High Yield Summary — Management of PV

  1. Three treatment pillars (GC 086): Venesection, Cytoreductive (hydroxyurea, interferon), Aspirin [1].

  2. Target Hct < 45% for ALL patients — venesection is universal first-line; typically 1 unit (~500 mL) removed per session, reducing Hct by ~3%.

  3. Low-dose aspirin (40–100 mg/d) for all patients — thromboprophylaxis + microvascular symptom control. Hold if plt > ~1,000 × 10⁹/L (acquired vWD risk).

  4. Risk stratification: Low risk = age ≤ 60 + no thrombosis Hx → venesection + aspirin only. High risk = age > 60 OR thrombosis Hx → add cytoreduction.

  5. First-line cytoreduction: Hydroxyurea (ribonucleotide reductase inhibitor) for most; Peg-IFN-α preferred in young (< 40 y) and pregnancy.

  6. Second-line: Ruxolitinib (JAK1/2 inhibitor) for HU/IFN-refractory disease; highly effective for splenomegaly and pruritus.

  7. Avoid leukaemogenic agents (alkylating agents, ³²P) especially in young patients.

  8. Do NOT replace iron after venesection — iron deficiency is therapeutic in PV.

  9. Prognosis: Median survival 10–16 years treated; 18 months untreated. Transformation: MF ~10%, AML ~5%.

High Yield Summary — Complications of PV

  1. Thrombosis is the #1 cause of morbidity and mortality — arterial (stroke, MI) and venous (DVT/PE, splanchnic veins, Budd-Chiari, CVST). Driven by hyperviscosity, platelet hyperactivation, and leukocytosis.

  2. Bleeding occurs paradoxically when platelets are extremely high ( > 1,000 × 10⁹/L) due to acquired von Willebrand disease — aspirin is contraindicated until cytoreduction brings platelets down.

  3. Transformation (GC 086 high yield): Myelofibrosis ~10%, AML ~5% [1][2]. Post-PV AML has very poor prognosis due to TP53 and other high-risk mutations.

  4. Post-PV myelofibrosis represents the "spent phase" — progressive marrow fibrosis → cytopenias, massive splenomegaly, leukoerythroblastic picture, tear-drop cells.

  5. Avoid leukaemogenic agents (alkylating agents, ³²P) especially in young patients — they increase AML transformation risk.
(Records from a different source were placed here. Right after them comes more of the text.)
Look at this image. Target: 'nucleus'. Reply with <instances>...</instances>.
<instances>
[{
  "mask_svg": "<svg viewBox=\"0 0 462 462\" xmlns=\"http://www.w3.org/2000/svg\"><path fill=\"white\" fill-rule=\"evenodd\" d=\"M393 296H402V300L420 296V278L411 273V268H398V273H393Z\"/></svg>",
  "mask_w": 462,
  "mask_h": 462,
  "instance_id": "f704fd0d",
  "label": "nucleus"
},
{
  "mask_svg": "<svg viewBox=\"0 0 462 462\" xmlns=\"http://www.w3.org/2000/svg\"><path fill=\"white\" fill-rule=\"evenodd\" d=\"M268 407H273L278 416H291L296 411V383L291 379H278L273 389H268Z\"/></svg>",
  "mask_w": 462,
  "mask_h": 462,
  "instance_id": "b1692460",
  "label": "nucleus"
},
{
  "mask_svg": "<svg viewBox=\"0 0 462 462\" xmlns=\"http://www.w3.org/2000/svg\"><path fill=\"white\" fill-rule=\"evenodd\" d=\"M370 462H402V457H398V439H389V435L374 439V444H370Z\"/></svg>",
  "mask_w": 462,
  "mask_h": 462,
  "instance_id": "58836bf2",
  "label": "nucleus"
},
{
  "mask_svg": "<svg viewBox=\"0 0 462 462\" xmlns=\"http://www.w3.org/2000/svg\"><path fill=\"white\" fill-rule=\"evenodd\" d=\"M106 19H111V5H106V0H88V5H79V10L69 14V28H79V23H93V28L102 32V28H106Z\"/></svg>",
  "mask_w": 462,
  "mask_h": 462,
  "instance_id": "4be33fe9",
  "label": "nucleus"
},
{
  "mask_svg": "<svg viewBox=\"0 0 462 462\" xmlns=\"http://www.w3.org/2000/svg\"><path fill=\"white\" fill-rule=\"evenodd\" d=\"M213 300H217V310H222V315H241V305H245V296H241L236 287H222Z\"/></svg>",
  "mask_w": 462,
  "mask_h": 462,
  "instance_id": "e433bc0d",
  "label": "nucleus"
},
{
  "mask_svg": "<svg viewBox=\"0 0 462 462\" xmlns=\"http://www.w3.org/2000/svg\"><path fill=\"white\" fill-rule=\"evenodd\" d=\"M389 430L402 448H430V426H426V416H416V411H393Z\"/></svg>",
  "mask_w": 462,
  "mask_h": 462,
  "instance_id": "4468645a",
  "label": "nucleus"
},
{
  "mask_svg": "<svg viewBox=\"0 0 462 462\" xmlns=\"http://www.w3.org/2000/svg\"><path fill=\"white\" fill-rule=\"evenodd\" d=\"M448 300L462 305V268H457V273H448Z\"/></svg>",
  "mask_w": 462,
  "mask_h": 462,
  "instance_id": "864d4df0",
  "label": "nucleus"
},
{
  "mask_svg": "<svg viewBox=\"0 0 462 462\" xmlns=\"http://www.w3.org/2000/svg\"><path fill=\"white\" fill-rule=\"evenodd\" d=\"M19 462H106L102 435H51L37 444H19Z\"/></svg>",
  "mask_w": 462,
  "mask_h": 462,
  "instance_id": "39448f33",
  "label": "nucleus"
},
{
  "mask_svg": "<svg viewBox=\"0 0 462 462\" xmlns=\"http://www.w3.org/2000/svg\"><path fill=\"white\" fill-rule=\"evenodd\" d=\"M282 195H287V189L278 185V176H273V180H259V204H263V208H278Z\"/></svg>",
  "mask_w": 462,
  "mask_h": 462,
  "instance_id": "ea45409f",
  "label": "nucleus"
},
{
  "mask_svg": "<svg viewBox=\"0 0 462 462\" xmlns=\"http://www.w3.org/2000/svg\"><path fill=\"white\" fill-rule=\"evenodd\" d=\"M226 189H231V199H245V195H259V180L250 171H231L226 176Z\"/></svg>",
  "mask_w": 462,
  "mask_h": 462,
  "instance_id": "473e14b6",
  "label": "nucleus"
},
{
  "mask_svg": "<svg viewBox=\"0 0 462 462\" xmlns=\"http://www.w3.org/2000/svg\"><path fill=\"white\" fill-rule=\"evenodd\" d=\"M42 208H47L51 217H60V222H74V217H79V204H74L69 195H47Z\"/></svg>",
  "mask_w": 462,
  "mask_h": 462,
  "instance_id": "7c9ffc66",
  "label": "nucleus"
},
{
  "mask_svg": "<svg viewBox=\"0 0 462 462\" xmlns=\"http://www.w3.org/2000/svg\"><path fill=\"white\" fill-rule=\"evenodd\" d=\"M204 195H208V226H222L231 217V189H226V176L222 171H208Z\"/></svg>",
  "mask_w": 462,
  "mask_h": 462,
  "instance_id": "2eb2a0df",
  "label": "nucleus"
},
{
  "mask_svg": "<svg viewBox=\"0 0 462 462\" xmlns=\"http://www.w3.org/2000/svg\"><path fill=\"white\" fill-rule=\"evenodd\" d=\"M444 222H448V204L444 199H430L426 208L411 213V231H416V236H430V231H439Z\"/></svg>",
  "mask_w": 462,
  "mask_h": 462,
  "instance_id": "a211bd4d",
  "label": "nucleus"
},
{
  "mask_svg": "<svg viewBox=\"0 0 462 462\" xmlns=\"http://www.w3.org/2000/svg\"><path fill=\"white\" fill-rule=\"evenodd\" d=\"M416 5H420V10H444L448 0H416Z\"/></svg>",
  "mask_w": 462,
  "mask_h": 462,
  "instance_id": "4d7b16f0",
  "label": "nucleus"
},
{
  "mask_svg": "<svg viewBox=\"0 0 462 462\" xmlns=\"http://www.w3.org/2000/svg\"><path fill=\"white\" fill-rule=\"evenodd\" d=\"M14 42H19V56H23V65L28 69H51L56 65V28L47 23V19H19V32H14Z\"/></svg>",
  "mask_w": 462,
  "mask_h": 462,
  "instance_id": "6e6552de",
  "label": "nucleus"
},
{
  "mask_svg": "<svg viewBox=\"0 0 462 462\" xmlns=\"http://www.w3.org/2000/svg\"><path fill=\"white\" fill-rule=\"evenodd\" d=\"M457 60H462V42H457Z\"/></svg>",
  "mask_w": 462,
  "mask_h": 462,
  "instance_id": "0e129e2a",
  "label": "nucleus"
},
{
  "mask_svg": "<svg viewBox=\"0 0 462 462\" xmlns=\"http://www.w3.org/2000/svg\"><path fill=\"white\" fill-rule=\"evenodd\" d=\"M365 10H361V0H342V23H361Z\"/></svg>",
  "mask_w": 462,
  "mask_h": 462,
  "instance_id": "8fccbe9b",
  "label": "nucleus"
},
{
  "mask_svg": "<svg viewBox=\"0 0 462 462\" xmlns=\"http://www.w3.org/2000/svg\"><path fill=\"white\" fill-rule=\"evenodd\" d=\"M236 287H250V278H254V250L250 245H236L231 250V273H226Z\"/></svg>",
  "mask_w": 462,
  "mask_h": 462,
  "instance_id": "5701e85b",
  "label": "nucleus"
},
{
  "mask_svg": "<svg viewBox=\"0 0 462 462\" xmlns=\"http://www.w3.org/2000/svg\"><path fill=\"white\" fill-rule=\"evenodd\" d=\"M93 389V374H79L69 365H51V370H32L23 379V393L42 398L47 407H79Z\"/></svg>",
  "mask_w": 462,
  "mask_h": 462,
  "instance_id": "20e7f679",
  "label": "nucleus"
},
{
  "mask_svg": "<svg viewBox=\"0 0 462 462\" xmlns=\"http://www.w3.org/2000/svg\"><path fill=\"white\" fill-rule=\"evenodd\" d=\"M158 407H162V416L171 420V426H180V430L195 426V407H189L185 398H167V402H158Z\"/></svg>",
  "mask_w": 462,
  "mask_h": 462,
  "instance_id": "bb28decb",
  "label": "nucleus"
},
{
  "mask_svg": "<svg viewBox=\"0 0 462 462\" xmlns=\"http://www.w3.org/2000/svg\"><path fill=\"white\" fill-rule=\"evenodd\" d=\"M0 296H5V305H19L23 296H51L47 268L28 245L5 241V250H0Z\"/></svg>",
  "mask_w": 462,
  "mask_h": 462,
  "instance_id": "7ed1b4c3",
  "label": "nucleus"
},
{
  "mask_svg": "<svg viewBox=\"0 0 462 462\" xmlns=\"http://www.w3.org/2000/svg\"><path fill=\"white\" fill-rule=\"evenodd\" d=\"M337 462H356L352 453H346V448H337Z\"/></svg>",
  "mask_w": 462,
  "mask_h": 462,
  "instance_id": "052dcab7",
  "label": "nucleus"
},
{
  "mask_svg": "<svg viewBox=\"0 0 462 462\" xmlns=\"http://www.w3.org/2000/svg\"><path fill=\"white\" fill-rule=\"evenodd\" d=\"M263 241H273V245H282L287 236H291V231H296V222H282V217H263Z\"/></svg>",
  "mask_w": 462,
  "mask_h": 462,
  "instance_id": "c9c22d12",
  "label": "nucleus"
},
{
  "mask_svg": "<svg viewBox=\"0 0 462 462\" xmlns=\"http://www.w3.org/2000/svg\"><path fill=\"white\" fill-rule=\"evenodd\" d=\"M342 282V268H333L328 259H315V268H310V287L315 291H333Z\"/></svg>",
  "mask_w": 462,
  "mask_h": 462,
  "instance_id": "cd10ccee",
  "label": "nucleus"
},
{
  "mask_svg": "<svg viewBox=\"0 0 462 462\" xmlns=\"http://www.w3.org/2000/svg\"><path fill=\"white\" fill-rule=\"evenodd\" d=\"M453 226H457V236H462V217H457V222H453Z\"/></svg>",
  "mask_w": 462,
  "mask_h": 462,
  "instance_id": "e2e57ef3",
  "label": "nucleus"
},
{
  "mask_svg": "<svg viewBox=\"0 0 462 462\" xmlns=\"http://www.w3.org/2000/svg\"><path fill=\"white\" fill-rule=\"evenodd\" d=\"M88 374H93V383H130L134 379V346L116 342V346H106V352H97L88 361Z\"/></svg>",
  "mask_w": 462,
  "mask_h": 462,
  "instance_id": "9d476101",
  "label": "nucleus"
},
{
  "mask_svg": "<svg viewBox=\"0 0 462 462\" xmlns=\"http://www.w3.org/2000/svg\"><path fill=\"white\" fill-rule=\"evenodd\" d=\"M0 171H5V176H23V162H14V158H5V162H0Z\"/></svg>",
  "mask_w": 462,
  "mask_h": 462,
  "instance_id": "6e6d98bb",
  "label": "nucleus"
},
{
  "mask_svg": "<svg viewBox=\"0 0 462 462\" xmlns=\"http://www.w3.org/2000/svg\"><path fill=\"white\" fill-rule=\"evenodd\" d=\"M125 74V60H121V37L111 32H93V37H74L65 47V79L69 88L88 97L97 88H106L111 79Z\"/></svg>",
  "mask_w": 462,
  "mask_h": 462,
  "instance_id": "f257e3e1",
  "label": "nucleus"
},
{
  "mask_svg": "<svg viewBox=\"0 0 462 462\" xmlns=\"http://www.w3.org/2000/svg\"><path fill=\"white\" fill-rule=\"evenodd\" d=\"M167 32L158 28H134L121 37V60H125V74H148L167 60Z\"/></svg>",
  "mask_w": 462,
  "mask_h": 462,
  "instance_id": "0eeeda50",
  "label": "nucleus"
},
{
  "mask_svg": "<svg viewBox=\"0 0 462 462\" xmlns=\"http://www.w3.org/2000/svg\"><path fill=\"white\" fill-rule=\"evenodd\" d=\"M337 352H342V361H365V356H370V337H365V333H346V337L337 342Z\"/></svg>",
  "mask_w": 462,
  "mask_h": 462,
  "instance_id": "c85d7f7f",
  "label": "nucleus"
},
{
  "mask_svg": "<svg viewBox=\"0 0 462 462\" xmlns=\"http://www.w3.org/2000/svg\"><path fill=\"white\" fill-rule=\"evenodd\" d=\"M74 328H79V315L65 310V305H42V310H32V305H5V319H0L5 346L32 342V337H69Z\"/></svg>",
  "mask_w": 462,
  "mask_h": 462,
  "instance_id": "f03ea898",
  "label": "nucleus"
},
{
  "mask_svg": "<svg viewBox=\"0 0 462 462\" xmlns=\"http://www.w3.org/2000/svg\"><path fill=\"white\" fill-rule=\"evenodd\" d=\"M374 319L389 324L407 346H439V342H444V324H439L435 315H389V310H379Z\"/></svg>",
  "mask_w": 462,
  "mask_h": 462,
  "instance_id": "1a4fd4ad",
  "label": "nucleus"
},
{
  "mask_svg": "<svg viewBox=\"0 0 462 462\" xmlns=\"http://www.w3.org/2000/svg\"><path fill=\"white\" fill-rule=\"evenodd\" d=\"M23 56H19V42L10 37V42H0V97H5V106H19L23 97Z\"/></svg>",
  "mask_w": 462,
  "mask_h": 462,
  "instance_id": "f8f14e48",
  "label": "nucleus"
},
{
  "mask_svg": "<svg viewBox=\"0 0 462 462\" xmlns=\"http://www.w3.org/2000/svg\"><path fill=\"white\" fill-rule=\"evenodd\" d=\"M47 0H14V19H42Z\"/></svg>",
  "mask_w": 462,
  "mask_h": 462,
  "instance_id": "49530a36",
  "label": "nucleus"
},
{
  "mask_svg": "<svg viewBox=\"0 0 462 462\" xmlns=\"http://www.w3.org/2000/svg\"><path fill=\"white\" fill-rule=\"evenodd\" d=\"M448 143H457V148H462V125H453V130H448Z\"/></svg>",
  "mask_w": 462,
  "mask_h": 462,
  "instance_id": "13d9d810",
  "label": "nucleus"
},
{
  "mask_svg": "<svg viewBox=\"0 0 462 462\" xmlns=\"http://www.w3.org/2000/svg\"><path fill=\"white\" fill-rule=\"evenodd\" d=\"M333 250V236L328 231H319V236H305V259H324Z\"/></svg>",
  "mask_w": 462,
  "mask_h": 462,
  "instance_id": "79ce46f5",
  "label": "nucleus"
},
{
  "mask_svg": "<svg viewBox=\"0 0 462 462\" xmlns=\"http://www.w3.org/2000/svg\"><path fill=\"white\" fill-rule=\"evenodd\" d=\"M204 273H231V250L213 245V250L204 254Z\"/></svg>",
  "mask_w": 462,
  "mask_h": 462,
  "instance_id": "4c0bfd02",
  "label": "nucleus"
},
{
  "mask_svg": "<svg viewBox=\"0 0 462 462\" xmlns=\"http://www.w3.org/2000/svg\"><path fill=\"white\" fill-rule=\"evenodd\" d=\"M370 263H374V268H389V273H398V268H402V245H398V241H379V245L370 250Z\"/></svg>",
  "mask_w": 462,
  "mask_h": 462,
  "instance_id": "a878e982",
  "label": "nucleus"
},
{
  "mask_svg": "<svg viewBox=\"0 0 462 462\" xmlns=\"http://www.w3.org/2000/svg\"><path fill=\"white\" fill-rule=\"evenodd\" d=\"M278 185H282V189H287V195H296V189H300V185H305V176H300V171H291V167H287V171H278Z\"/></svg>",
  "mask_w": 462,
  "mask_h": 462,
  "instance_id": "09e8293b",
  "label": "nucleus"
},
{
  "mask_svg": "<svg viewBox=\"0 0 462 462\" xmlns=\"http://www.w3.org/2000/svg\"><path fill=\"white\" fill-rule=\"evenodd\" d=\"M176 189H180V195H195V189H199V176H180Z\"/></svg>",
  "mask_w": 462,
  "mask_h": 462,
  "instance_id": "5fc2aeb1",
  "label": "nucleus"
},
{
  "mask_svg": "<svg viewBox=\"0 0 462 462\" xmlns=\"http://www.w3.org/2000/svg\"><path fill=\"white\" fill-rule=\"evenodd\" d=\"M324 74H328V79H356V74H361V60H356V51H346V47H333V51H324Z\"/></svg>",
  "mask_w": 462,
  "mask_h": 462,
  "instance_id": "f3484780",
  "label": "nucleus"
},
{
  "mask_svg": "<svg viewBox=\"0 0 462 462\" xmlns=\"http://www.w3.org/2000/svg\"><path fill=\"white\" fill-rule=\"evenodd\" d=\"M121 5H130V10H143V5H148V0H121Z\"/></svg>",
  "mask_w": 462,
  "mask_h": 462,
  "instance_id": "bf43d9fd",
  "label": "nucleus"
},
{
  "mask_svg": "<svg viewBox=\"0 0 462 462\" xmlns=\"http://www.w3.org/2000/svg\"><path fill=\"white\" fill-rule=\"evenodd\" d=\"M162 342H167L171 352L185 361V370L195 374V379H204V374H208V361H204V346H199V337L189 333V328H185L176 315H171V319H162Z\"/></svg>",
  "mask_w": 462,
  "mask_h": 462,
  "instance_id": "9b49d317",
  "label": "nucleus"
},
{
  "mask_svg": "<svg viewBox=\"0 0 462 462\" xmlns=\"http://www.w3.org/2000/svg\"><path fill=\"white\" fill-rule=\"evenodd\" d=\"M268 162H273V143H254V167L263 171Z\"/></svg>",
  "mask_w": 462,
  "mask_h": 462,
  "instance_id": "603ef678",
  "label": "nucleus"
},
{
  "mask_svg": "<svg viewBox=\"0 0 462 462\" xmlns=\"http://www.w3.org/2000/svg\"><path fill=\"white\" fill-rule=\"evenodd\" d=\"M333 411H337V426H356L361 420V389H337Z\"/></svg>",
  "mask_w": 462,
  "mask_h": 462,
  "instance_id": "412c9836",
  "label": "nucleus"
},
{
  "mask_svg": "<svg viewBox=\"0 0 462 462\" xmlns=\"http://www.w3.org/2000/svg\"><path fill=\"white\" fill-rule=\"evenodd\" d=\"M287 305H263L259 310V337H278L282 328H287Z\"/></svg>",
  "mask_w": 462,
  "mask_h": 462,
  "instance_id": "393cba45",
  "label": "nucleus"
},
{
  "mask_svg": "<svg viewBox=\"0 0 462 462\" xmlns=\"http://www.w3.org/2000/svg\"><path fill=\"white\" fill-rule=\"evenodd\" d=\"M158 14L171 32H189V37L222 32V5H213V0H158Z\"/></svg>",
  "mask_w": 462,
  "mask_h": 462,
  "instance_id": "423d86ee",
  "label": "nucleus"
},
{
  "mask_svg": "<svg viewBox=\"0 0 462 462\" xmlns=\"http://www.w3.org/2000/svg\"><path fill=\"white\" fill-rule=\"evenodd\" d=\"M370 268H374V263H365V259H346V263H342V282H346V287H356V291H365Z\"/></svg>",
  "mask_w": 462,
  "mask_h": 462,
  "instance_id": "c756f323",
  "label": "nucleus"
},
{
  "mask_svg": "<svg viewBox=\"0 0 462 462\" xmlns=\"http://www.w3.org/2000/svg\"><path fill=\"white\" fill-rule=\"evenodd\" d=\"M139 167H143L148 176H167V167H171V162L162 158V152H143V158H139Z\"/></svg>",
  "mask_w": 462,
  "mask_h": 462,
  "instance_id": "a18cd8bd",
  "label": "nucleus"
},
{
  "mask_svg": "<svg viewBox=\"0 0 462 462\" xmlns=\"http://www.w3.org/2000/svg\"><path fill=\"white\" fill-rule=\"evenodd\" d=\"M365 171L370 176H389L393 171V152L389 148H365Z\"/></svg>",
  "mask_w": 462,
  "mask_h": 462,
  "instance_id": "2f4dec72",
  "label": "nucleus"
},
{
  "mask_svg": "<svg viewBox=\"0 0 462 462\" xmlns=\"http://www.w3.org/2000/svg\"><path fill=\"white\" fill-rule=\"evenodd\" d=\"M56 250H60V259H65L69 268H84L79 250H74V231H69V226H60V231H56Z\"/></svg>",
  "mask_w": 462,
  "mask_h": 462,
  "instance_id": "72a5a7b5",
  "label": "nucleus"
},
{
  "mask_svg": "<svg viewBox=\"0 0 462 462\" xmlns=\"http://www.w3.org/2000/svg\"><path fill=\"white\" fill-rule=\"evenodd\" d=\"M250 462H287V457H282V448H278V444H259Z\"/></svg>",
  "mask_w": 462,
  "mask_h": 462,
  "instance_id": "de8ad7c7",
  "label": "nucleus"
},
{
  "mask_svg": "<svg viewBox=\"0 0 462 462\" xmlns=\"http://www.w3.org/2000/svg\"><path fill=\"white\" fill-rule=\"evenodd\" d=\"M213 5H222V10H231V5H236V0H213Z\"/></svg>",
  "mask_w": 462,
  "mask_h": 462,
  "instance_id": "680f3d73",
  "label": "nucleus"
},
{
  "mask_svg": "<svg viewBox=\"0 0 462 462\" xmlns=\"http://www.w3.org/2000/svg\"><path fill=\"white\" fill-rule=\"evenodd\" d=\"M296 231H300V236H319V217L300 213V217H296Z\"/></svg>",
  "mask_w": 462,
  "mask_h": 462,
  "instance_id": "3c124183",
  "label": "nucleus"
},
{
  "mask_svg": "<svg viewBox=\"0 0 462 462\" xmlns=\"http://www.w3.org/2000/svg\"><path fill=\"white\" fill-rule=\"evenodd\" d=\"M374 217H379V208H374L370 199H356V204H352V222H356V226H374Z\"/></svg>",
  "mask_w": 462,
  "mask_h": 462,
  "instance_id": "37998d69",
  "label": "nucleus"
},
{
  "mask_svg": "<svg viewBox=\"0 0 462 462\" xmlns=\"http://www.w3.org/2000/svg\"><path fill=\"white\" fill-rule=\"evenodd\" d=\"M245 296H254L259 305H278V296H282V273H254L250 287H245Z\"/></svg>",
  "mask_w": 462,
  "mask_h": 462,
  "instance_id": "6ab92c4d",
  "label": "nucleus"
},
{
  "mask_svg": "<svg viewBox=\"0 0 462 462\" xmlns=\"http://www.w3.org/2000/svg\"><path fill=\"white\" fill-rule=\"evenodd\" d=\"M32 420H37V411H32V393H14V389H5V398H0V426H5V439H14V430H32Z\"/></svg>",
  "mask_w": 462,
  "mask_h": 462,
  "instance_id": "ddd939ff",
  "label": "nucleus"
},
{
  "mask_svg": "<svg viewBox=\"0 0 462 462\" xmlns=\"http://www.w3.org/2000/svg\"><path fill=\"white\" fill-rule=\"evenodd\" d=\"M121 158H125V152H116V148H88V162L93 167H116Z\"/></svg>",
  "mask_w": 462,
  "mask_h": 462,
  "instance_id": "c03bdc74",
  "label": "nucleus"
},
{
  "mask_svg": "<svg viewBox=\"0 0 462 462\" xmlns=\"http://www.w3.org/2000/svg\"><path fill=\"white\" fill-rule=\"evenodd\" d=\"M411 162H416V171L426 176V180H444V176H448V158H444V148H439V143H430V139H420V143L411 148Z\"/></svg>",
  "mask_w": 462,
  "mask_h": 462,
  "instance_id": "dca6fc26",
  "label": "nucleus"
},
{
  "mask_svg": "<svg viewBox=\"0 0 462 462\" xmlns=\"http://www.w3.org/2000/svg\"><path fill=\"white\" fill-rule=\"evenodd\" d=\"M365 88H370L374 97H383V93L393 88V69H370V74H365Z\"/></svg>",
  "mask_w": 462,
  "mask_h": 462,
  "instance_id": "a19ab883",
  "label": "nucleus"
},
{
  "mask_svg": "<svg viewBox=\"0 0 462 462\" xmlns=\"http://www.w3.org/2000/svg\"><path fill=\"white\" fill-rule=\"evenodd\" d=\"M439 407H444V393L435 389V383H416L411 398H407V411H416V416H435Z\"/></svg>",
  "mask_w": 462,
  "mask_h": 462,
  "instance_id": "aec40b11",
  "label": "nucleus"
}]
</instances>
  6. Hypermetabolic complications: gout (hyperuricaemia), PUD (basophil histamine), urate nephropathy.

  7. Splenic complications: infarction, hypersplenism, portal hypertension (especially with splanchnic vein thrombosis).

  8. Treatment complications: HU → cytopaenias, mucosal ulcers, skin cancers, teratogenicity; IFN-α → depression, autoimmunity; ruxolitinib → infections (zoster), rebound on withdrawal.